The result is worth a second thought, however, as one might observe that in the above solution there is a discontinuity in the cost of evasion, but this discontinuity occurs away from the optimal choice of evasion. Here, and unlike in the main analysis in the paper, evasion is determined by a first-order condition rather than by an enforcement notch. The difference comes from Saez’s strong assumption that actual labor supply is perfectly inelastic: in Saez’s model it is actual labor supply that is at a “corner” solution (in that no interior first-order condition characterizes it), while reported labor supply is determined by an interior solution that, due to single peaked taxes, sets the marginal tax rate to zero.
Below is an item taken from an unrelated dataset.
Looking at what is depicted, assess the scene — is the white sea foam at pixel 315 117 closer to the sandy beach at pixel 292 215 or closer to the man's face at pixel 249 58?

Saez’s assumption of a nonlinear tax system with linear preferences is also the reverse of what is done in the paper, although any combination of the two that admits a convex solution characterized by a first-order condition independent of a tax rate could suffice. Aside from highlighting the overlooked importance of enforcement notches, and enforcement more generally in discussions of taxation and welfare, a benefit of the model used in the main text of this paper is that it allows taxation to be distortionary in labor supply, whereas by assumption that channel is shut down in Saez’s model. In the Saez model, if reported income equals true income, then the tax system has no effect (since true income is by assumption fixed) and if reported income is zero, then the tax system creates no deadweight loss but also creates no revenue. Indeed, in Saez’s model, which was not intended for serious consideration of efficiency issues, if \(q_A=0\) then there will never be deadweight loss from taxation. But both models highlight how a corner solution in one choice variable and an interior solution in the other can facilitate an efficient tax system that nonetheless manages to raise revenue.

1.3 Proof of Proposition 1

The first-order conditions are

$$\begin{aligned}&l:\quad w-z_l-g_l -\psi (l) = 0 \end{aligned}$$
(37)
$$\begin{aligned}&l_r:\quad -tw-z_{l_r}-g_{l_r} = 0. \end{aligned}$$
(38)

For part A, \(g_l = -g_{l_r}\) and \(z_l= -z_{l_r}\). This last equality becomes \(z_l = t w - g_l\) using (38). Plugging this into (37) produces the solution for \(l^{*}\) in (17). Replacing \(-g_{l_r}\) with \(g_l\) and taking its inverse leads to the solution for \(l_r^{*}\). For part B, the solution for \(l_r^{*}\) is the same as in A noting \(z_{l_r}=0\). Plugging (38) into (37) produces the solution for \(l^{*}\). For part C, \(l_r^{*}\) is given and \(l^{*}\) follows directly from (37). Multiply both sides of each solution by w for the expressions in the proposition.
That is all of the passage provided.